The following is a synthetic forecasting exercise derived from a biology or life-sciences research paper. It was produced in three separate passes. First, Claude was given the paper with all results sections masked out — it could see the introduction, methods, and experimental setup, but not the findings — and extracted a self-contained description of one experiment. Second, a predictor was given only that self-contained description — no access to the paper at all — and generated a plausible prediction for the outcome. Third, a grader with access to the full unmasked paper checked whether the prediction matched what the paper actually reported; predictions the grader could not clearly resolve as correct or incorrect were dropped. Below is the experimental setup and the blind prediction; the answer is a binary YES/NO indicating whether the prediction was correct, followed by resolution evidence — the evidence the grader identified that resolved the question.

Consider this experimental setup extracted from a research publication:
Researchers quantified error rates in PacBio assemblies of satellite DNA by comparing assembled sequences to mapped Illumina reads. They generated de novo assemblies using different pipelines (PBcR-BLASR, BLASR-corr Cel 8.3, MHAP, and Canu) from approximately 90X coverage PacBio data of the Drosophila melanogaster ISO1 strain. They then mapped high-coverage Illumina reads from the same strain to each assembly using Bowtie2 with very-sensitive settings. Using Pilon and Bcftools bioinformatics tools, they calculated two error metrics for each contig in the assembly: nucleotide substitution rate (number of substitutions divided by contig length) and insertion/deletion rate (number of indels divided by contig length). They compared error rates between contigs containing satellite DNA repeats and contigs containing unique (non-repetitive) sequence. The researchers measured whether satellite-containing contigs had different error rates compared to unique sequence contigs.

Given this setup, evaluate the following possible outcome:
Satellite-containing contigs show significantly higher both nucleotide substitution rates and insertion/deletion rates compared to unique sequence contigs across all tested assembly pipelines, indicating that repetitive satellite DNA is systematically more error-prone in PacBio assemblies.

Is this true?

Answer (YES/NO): NO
▬▬▬
*Prompt*
Reproduce exactly the lines from the one containing "Consider this experimental" through the last line of the records above, including both, and nothing else.

*Response*
Consider this experimental setup extracted from a research publication:
Researchers quantified error rates in PacBio assemblies of satellite DNA by comparing assembled sequences to mapped Illumina reads. They generated de novo assemblies using different pipelines (PBcR-BLASR, BLASR-corr Cel 8.3, MHAP, and Canu) from approximately 90X coverage PacBio data of the Drosophila melanogaster ISO1 strain. They then mapped high-coverage Illumina reads from the same strain to each assembly using Bowtie2 with very-sensitive settings. Using Pilon and Bcftools bioinformatics tools, they calculated two error metrics for each contig in the assembly: nucleotide substitution rate (number of substitutions divided by contig length) and insertion/deletion rate (number of indels divided by contig length). They compared error rates between contigs containing satellite DNA repeats and contigs containing unique (non-repetitive) sequence. The researchers measured whether satellite-containing contigs had different error rates compared to unique sequence contigs.

Given this setup, evaluate the following possible outcome:
Satellite-containing contigs show significantly higher both nucleotide substitution rates and insertion/deletion rates compared to unique sequence contigs across all tested assembly pipelines, indicating that repetitive satellite DNA is systematically more error-prone in PacBio assemblies.

Is this true?

Answer (YES/NO): NO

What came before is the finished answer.